■ **WHAT THE TASK ASKS**: Copy the entries below exactly. Images do not belong in the copy.

___

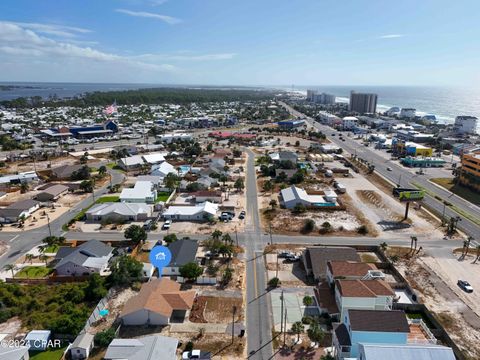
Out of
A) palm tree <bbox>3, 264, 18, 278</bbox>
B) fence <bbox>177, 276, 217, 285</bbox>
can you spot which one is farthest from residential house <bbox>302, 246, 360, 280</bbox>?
palm tree <bbox>3, 264, 18, 278</bbox>

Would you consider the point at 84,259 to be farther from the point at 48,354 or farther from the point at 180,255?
the point at 48,354

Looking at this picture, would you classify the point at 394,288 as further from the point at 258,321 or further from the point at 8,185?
the point at 8,185

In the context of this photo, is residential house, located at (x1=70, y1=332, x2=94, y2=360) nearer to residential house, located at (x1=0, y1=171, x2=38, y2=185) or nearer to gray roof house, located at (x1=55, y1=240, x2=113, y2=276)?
gray roof house, located at (x1=55, y1=240, x2=113, y2=276)

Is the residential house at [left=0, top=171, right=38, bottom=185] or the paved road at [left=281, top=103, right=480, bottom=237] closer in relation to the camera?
the paved road at [left=281, top=103, right=480, bottom=237]

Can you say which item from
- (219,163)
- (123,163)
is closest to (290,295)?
(219,163)

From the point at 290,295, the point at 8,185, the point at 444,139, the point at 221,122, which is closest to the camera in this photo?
the point at 290,295

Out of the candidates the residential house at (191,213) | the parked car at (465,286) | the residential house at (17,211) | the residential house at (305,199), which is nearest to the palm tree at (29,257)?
the residential house at (17,211)
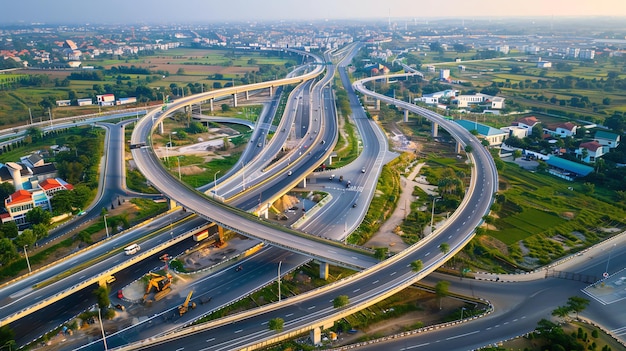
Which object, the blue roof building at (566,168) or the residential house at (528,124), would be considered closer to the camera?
the blue roof building at (566,168)

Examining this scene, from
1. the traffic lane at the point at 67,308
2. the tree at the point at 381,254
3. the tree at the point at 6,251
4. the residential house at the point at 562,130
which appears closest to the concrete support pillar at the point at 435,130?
the residential house at the point at 562,130

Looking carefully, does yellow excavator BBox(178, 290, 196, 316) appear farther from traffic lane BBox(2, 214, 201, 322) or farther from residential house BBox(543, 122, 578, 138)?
residential house BBox(543, 122, 578, 138)

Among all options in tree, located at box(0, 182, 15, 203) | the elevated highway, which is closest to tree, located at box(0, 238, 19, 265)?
tree, located at box(0, 182, 15, 203)

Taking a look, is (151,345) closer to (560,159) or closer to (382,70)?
(560,159)

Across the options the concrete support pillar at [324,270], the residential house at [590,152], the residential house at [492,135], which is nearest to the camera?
the concrete support pillar at [324,270]

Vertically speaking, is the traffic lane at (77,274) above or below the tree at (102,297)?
above

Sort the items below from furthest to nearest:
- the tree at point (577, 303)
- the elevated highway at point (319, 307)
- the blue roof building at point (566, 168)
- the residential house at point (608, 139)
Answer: the residential house at point (608, 139)
the blue roof building at point (566, 168)
the tree at point (577, 303)
the elevated highway at point (319, 307)

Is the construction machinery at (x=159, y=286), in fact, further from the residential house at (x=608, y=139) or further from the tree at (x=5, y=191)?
the residential house at (x=608, y=139)

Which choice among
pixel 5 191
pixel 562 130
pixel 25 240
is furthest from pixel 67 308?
pixel 562 130

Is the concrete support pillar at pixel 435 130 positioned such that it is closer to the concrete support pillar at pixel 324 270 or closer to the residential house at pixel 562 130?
the residential house at pixel 562 130

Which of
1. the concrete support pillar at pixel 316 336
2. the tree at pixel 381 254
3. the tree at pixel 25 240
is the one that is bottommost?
the concrete support pillar at pixel 316 336
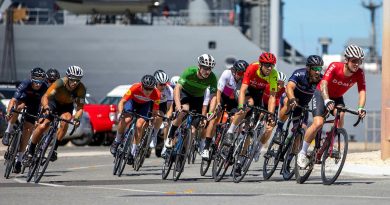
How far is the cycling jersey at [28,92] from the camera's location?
19.1 m

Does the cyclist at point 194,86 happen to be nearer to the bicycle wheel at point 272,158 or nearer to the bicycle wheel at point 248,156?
the bicycle wheel at point 248,156

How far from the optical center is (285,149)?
16875 mm

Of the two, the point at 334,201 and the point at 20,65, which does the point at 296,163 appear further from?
the point at 20,65

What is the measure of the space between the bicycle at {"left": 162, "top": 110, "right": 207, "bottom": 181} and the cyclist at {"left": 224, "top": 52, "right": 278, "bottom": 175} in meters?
0.57

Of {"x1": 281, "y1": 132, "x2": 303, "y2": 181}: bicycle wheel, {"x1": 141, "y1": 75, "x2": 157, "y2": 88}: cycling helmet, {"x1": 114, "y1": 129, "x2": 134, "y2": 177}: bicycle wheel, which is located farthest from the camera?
{"x1": 141, "y1": 75, "x2": 157, "y2": 88}: cycling helmet

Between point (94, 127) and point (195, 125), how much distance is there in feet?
53.3

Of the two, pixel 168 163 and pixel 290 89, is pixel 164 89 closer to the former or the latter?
pixel 168 163

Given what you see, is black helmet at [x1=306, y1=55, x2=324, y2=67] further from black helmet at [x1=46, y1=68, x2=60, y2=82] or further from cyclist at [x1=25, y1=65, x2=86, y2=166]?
black helmet at [x1=46, y1=68, x2=60, y2=82]

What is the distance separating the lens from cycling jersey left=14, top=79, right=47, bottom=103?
19.1m

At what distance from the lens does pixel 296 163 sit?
635 inches

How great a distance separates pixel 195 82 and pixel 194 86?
9 cm

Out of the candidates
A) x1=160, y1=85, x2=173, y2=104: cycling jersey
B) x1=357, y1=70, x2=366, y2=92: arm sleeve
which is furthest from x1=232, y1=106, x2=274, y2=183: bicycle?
x1=160, y1=85, x2=173, y2=104: cycling jersey

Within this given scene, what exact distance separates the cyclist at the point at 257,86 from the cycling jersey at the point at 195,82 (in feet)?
3.16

___

■ **RESULT OF THE EXERCISE**:
Out of
A) palm tree <bbox>3, 264, 18, 278</bbox>
B) fence <bbox>177, 276, 217, 285</bbox>
can you spot which one is farthest from residential house <bbox>302, 246, 360, 280</bbox>?
palm tree <bbox>3, 264, 18, 278</bbox>

Would you consider the point at 84,259 to be farther from the point at 48,354 or farther from the point at 180,255?
the point at 48,354

Looking at this picture, would you classify the point at 394,288 as further from the point at 258,321 or further from the point at 8,185?
the point at 8,185

In the context of this photo, is residential house, located at (x1=70, y1=332, x2=94, y2=360) nearer to residential house, located at (x1=0, y1=171, x2=38, y2=185) or nearer to gray roof house, located at (x1=55, y1=240, x2=113, y2=276)?
gray roof house, located at (x1=55, y1=240, x2=113, y2=276)

Is the residential house at [left=0, top=171, right=38, bottom=185] or the paved road at [left=281, top=103, right=480, bottom=237] closer in relation to the camera?
the paved road at [left=281, top=103, right=480, bottom=237]

Can you say which item from
- (219,163)
- (123,163)
is closest to (290,295)?
(219,163)

From the point at 290,295, the point at 8,185, the point at 444,139, the point at 221,122, which is closest to the camera in this photo?
the point at 290,295

Out of the candidates the residential house at (191,213) | the parked car at (465,286) | the residential house at (17,211) | the residential house at (305,199), which is nearest to the palm tree at (29,257)?
the residential house at (17,211)
Which object, the blue roof building at (566,168) or the residential house at (528,124), would be considered closer to the camera?
the blue roof building at (566,168)

Examining this scene, from
1. the traffic lane at the point at 67,308
2. the tree at the point at 381,254
3. the tree at the point at 6,251
4. the residential house at the point at 562,130
which appears closest to the concrete support pillar at the point at 435,130?
the residential house at the point at 562,130

Looking carefully, does yellow excavator BBox(178, 290, 196, 316) appear farther from traffic lane BBox(2, 214, 201, 322) or farther from residential house BBox(543, 122, 578, 138)?
residential house BBox(543, 122, 578, 138)

Among all options in tree, located at box(0, 182, 15, 203) | the elevated highway, which is closest to tree, located at box(0, 238, 19, 265)?
tree, located at box(0, 182, 15, 203)

Taking a look, is (151,345) closer to (560,159) or closer to (382,70)?
(560,159)

Across the options the concrete support pillar at [324,270], the residential house at [590,152], the residential house at [492,135], which is nearest to the camera?
the concrete support pillar at [324,270]

Vertically speaking, is the traffic lane at (77,274) above or below the tree at (102,297)?
above

Sort the items below from furthest to nearest:
- the tree at point (577, 303)
- the elevated highway at point (319, 307)
- the blue roof building at point (566, 168)
- the residential house at point (608, 139)
Answer: the residential house at point (608, 139)
the blue roof building at point (566, 168)
the tree at point (577, 303)
the elevated highway at point (319, 307)

Is the construction machinery at (x=159, y=286), in fact, further from the residential house at (x=608, y=139) or further from the tree at (x=5, y=191)?
the residential house at (x=608, y=139)

Which choice among
pixel 5 191
pixel 562 130
pixel 25 240
is furthest from pixel 67 308?
pixel 562 130

Is the concrete support pillar at pixel 435 130 positioned such that it is closer to the concrete support pillar at pixel 324 270 or closer to the residential house at pixel 562 130?
the residential house at pixel 562 130

Which of
1. the concrete support pillar at pixel 316 336
2. the tree at pixel 381 254
3. the tree at pixel 25 240
is the one that is bottommost?
the concrete support pillar at pixel 316 336
How far is the cycling jersey at [28,92] from the camera's location?
19.1 m

Does the cyclist at point 194,86 happen to be nearer to the bicycle wheel at point 272,158 or nearer to the bicycle wheel at point 248,156?
the bicycle wheel at point 248,156

How far from the optical center is (285,149)?
16875 mm

Of the two, the point at 334,201 and the point at 20,65, which does the point at 296,163 appear further from?
the point at 20,65

What is the measure of the space between the bicycle at {"left": 162, "top": 110, "right": 207, "bottom": 181} and the cyclist at {"left": 224, "top": 52, "right": 278, "bottom": 175} in meters?
0.57

Of {"x1": 281, "y1": 132, "x2": 303, "y2": 181}: bicycle wheel, {"x1": 141, "y1": 75, "x2": 157, "y2": 88}: cycling helmet, {"x1": 114, "y1": 129, "x2": 134, "y2": 177}: bicycle wheel, which is located farthest from the camera?
{"x1": 141, "y1": 75, "x2": 157, "y2": 88}: cycling helmet

Between point (94, 127) and point (195, 125), how much distance is there in feet?
53.3

Of the two, pixel 168 163 and pixel 290 89, is pixel 164 89 closer to the former or the latter?
pixel 168 163

Given what you see, is black helmet at [x1=306, y1=55, x2=324, y2=67] further from black helmet at [x1=46, y1=68, x2=60, y2=82] or further from cyclist at [x1=25, y1=65, x2=86, y2=166]?
black helmet at [x1=46, y1=68, x2=60, y2=82]

What is the distance separating the lens from cycling jersey left=14, top=79, right=47, bottom=103?
19.1m

At what distance from the lens does pixel 296 163 sit?
635 inches

How great a distance separates pixel 195 82 and pixel 194 86?
9 cm

Out of the candidates
A) x1=160, y1=85, x2=173, y2=104: cycling jersey
B) x1=357, y1=70, x2=366, y2=92: arm sleeve
which is furthest from x1=232, y1=106, x2=274, y2=183: bicycle?
x1=160, y1=85, x2=173, y2=104: cycling jersey

Within this given scene, what exact distance separates the cyclist at the point at 257,86 from the cycling jersey at the point at 195,82 (in feet)?
3.16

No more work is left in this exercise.